As the project code-base grows, the robot has more and more trouble making changes.

It becomes more likely to decide to replace an entire file with just a comment describing how the rest of the file should remain unchanged 😆.

Rollback.

It becomes more likely to introduce syntax errors, which seem to confuse it even more.

When there’s an issue with brackets or indentation becoming mucked up it requires lots of the code in a single context in order to spot the problem and of course context windows are limited in size.

Sometimes it changes functions that don’t need changing and introduces a bug in a system which worked before.

It can get into a loop trying to fix a problem, which introduces another problem, so it undoes the fix to address the new problem and tries again, apparently fixing it the same way to reintroduce the problem instead.

It started to require lots of credit to read in increasingly large amount of the growing code-base, and failing to fix things and introducing errors more and more.

So I look at the code myself, finally. And my god it is a mess.

Duplicates of functions all over the place, different methods used to create the tabs/pages for different functions. No common included header, just code pasted and edited on each.

I spend a whole twelve hour day fixing the thing.

This is a step non-devs would find tricky. I found it pretty difficult and exhausting myself. Keeping track of all the new files I was making and where functions were being moved to be more accessible to the rest of the code or more modular and enclosed.

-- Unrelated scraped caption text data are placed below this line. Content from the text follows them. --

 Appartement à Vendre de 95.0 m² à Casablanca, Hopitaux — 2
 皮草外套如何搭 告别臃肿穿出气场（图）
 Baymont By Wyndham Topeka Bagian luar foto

I mean this isn’t uniquely a robot-written code thing. It’s very easy to just make small patches over and over and end up with a spaghetti mess that won’t fit into your head as a dev, so it’s not surprising that the robot can also make small patches over and over and end up with a disorganized spaghetti mess that won’t fit into it’s context-window.

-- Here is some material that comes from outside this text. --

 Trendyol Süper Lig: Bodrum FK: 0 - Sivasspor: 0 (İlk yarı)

Eventually it’s cleaned up and organized well enough that both me and the robot can keep the whole in mind better and make more correct assumptions about how everything works as they do so.

The robot is back to being able to edit the code as smoothly as when it started with a blank template.

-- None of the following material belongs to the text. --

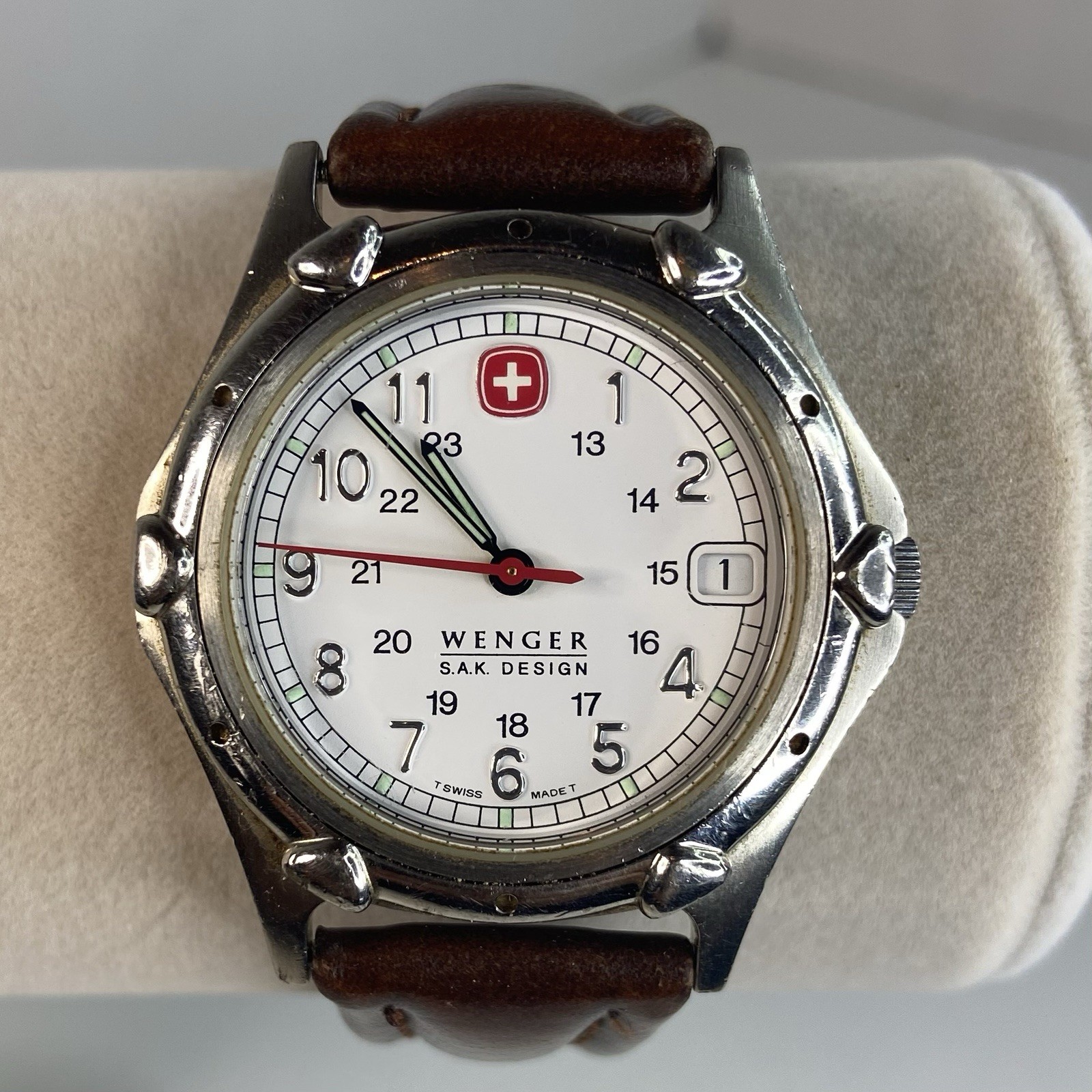 Vintage Wenger S.A.K. Design Swiss Made Quartz Original Leather Band New Battery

ChatGPT 4.1 is definitely quite crap. Way worse than the default Shakespeare model. It just breaks everything more likely than fixing things.

GPT 5.1 is much better, much less likely to just replace a file with a comment saying to keep it the same.

The Shakespeare default model seems fine though usually. So long as you’re keeping track of the code as well as the UI, making sure it’s not duplicating functions, explicitly telling to use existing functions, giving it directions on how to organize the code as well as the changes to the UI to make.